Extended Data Fig. 8. Mutational analysis of the Vs.4:cGAMP complex.

a, Isothermal calorimetry (ITC) data from titrating cGAMP into a solution of the indicated Vs.4 mutant. Each experiment was performed at least twice and global analysis was used to determine K_D, ΔH, and ΔS. Analysis of the F33A mutant indicated high incompetent fraction (0.496), as indicated with an *. Cases where no binding was observed are denoted as having no signal (n.s). b, Representative examples of raw titration traces (top) and integrated data (bottom, data points depict integrated heat of injection and error bars depict the weighted rmsd of the difference between predicted and measured values) of two independent ITC experiments reported in a. Titration data for WT Vs.4 is shown in Fig. 3b. c, Analytical ultracentrifugation of Vs.4 mutants. Vs.4 (WT) forms a hexamer that is stable on the time scale of the sedimentation experiment at 15 μM with a sedimentation coefficient of 4.3 and an estimated MW of 59 kDa (61.8 kDa expected). Mutations to the hexamerization interface causes dramatically reduced sedimentation coefficients, consistent with disruption of the quaternary structure. Source data

Extended Data Fig. 9. Model of the molecular antagonism between Vs.4 and cGAS conjugation.

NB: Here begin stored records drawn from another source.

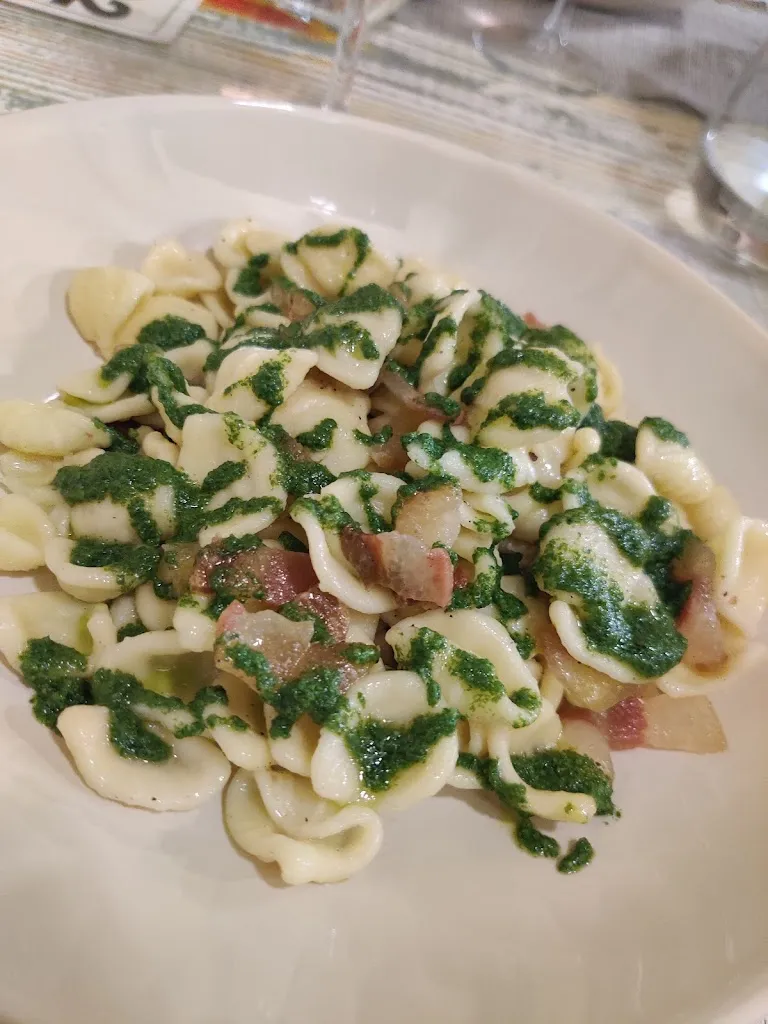 Menu_67039 Ristorante_Sulmona_immagine_2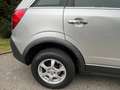 Opel Antara Antara 2.0 CDTI Automatik 4x4 Cosmo Silber - thumbnail 29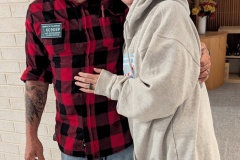 PXL_20251004_030314404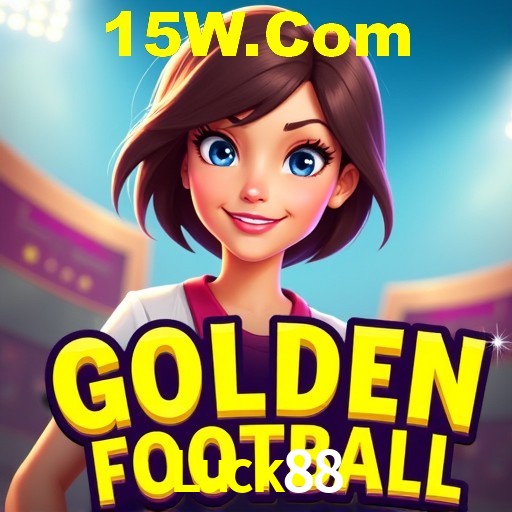 Desvendando o Mundo dos Jogos Virtuais na Luck88
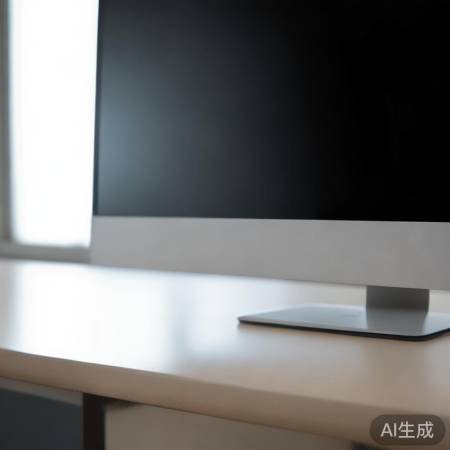 关闭电源步骤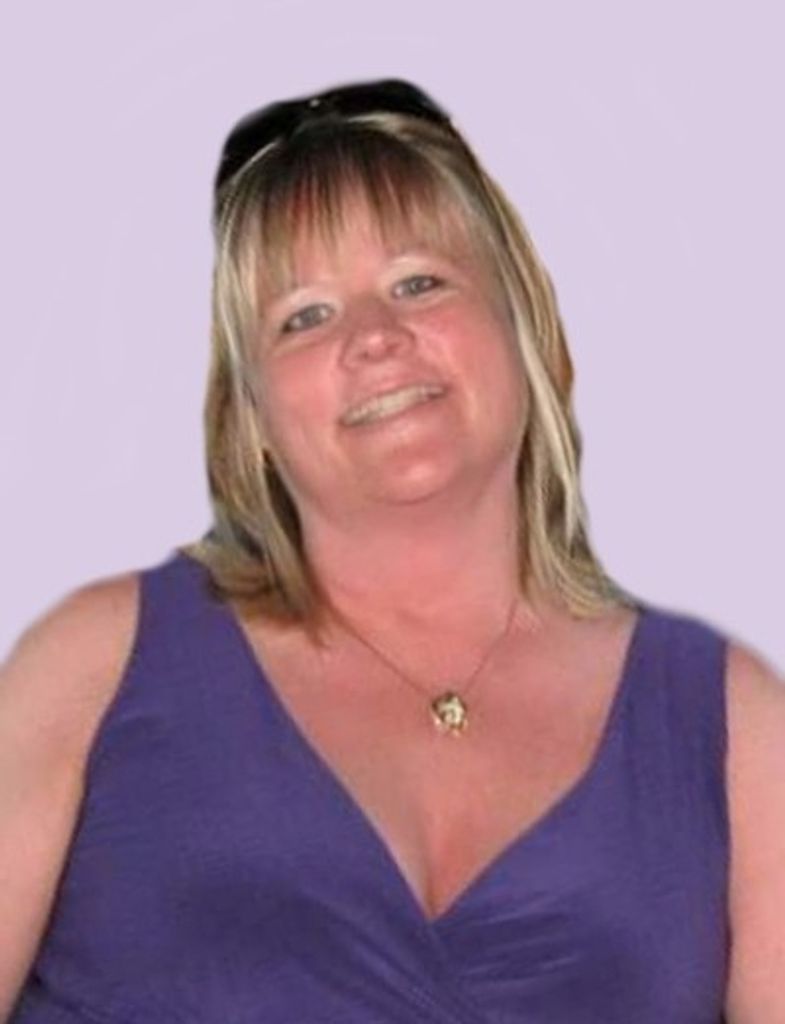 Jeanette Mae Dueck Profile Photo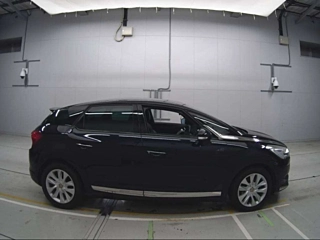 catalog-car-4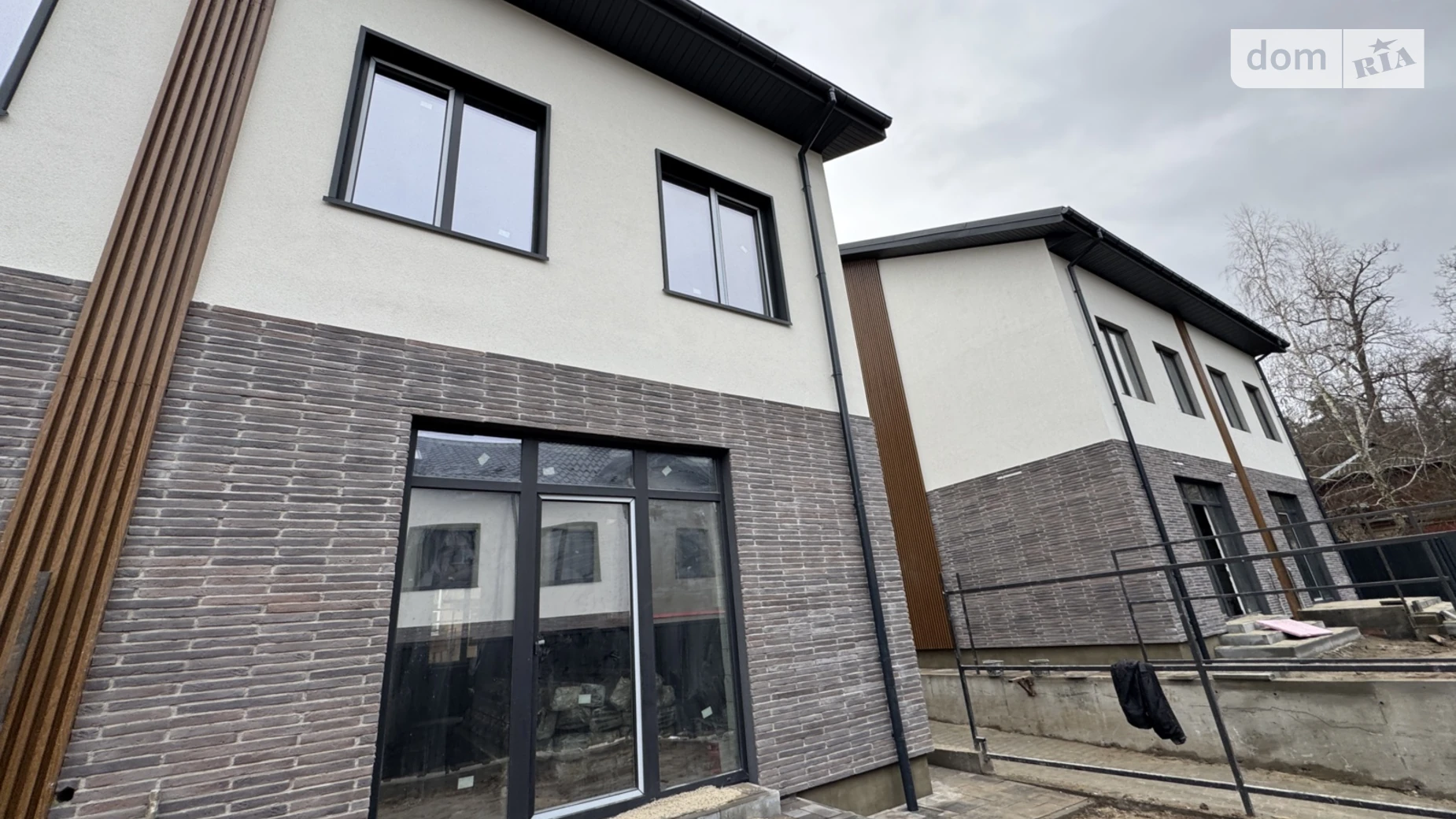 ул. Академика Ромоданова(Толстого), 44 Ирпень, цена: 96000 $ - фото 4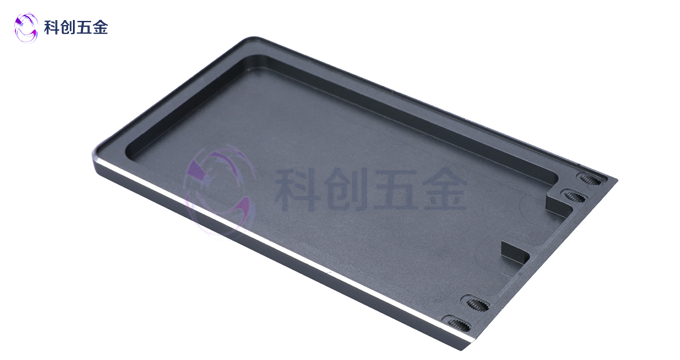 五金冲压件（jiàn）外壳
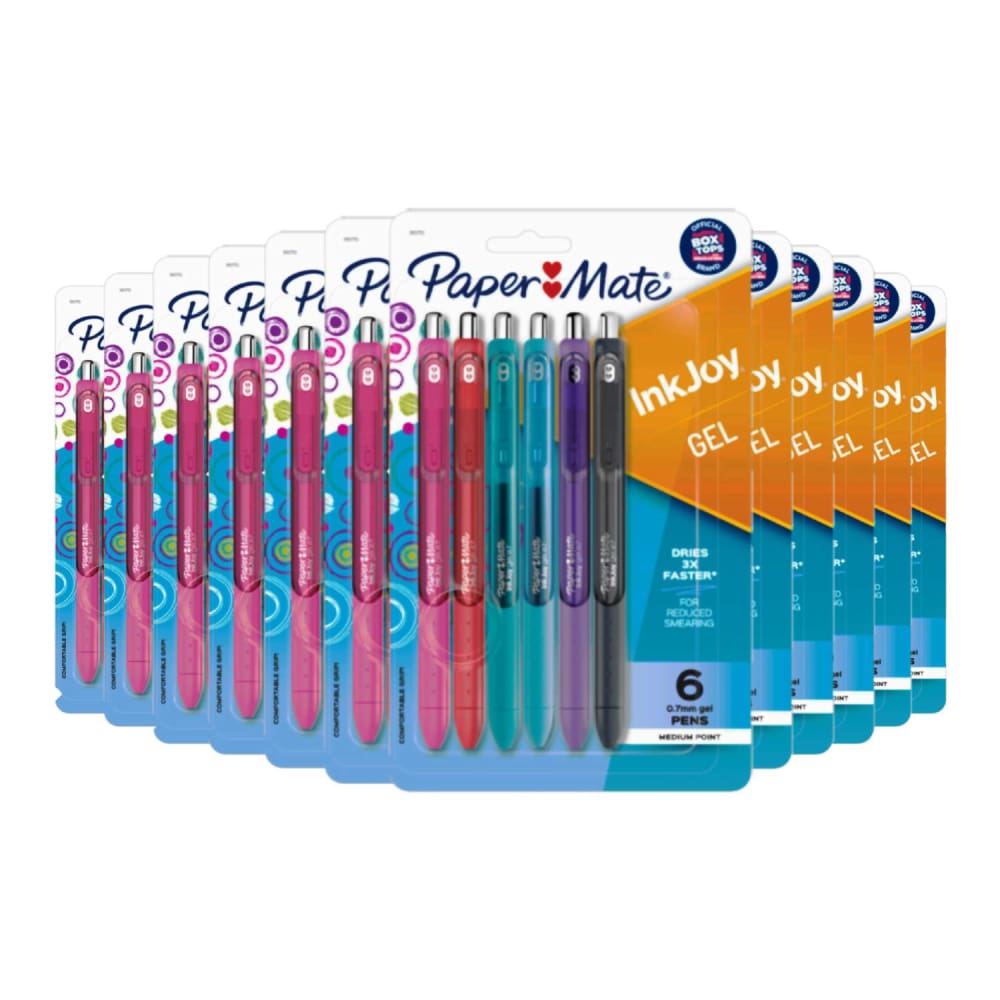 http://www.shelhealth.com/cdn/shop/files/paper-mate-inkjoy-gel-pens-7mm-6-ct-ea-assorted-48-pack-wholesale-pen-pencil-sets-shelhealth-939.jpg?v=1692640519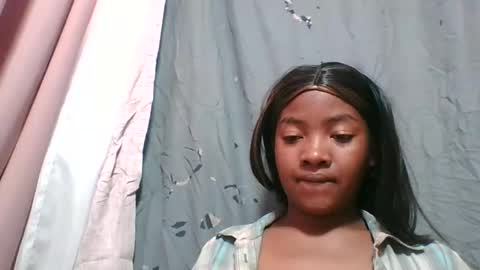 Snapshot of felice364342 chatting on May 2026 10:55:01 AM felice364342 online show from May 2026 10:55:01 AM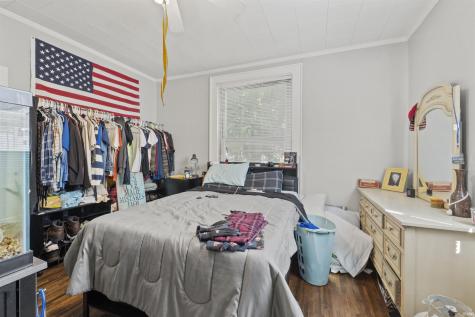 424 Byron Street Huntington IN 46750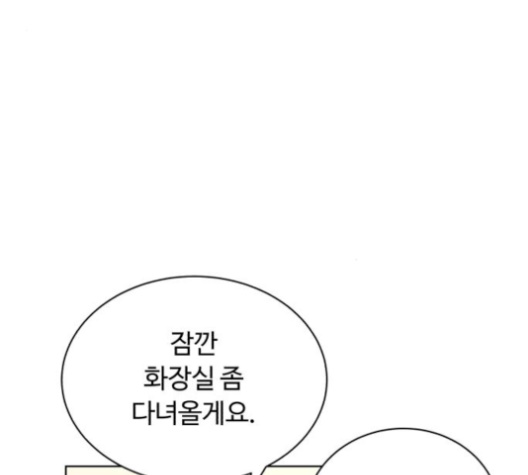 White Blood Ch.32 p161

In response to phage infection, bacterial cGAS (purple) is activated and produces the second messenger cGAMP from ATP (red) and GTP (blue). cGAMP is bound by the phage encoded protein Vs.4 (orange), which acts as a cGAMP ‘sponge’ that sequesters cGAMP and prevents activation of the bacterial ‘suicide’ effector protein CapV. This allows the phage to propagate within the bacterial cell, as shown in the left panel. In contrast, when cGAS is conjugated to its biological target, enhanced cGAS activity produces abundant cGAMP that overpowers Vs.4 inhibition and activates the phospholipase activity of CapV. CapV activation disrupts the bacterial membrane and kills the bacterial cell before the phage replication cycle is complete, thereby preventing phage propagation.